India Mulls Using Rupee to Pay for Iran Oil Imports
India said Monday it may use its own currency, the rupee, to pay for oil imports from Iran in the face of a U.S.-led sanctions campaign aimed at forcing Tehran to abandon its nuclear programme.
India has said it will continue to import oil from Iran, joining China in refusing to bow to intensifying U.S. pressure not to do business with Iran.
India currently routes its dollar payments for Iranian crude through a Turkish bank -- an avenue that might be closed off as Washington ratchets up pressure on the Persian Gulf state.
"There are different (payment) options which are being evaluated and discussed. We are also considering the rupee as an option," Reserve Bank of India Deputy Governor H.R. Khan told reporters.
Indian officials say the country could pay partly for its Iranian oil imports in rupees that Iran could then use to buy Indian goods.
However, they say Iranian imports of Indian goods would not cover New Delhi's entire oil purchase bill.

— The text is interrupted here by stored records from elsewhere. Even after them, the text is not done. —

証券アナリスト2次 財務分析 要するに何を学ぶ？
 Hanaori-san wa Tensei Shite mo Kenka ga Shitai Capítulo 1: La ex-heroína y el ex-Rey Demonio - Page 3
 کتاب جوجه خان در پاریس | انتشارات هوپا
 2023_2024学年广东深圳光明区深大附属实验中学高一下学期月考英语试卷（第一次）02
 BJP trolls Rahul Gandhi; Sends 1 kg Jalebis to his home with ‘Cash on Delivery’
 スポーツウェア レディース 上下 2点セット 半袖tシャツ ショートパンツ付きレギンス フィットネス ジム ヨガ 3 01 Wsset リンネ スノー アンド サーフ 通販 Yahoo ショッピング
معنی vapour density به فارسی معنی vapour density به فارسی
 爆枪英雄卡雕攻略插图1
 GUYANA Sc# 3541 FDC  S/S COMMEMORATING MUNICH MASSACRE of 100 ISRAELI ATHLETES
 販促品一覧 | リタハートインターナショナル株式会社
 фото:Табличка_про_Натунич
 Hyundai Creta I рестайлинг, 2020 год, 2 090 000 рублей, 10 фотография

India pays Iran about $1 billion every month through Turkey for the 370,000 barrels a day of crude oil it buys from the world's fourth-largest oil producer.
Khan said as of now there had been no disruption in the current payment arrangement.
But the Press Trust of India quoted a senior government official as saying there were indications from Turkey's state-run Halkbank that it would have to stop settling payments on behalf of Indian companies.
The news agency did not name the official.
Iran is India's second-largest oil supplier after Saudi Arabia, providing around 12 percent of the fast-growing country's crude needs.
An Indian delegation visited Tehran earlier this month to discuss payment options.
India's Finance Minister Pranab Mukherjee told reporters in Chicago on the weekend that New Delhi would not scale down its petroleum imports from Iran despite US and European sanctions against the Islamic republic.
"We will not decrease imports from Iran," Mukherjee was quoted as saying by the Press Trust of India at the end of a two-day visit aimed at wooing U.S. investment.
"Iran is an important country for India despite U.S. and European sanctions on Iran.
"It is not possible for India to take any decision to reduce imports from Iran drastically."
The West fears Iran is trying to build a nuclear bomb. Tehran insists its nuclear program is only for civilian use and refuses to abandon its uranium enrichment activities.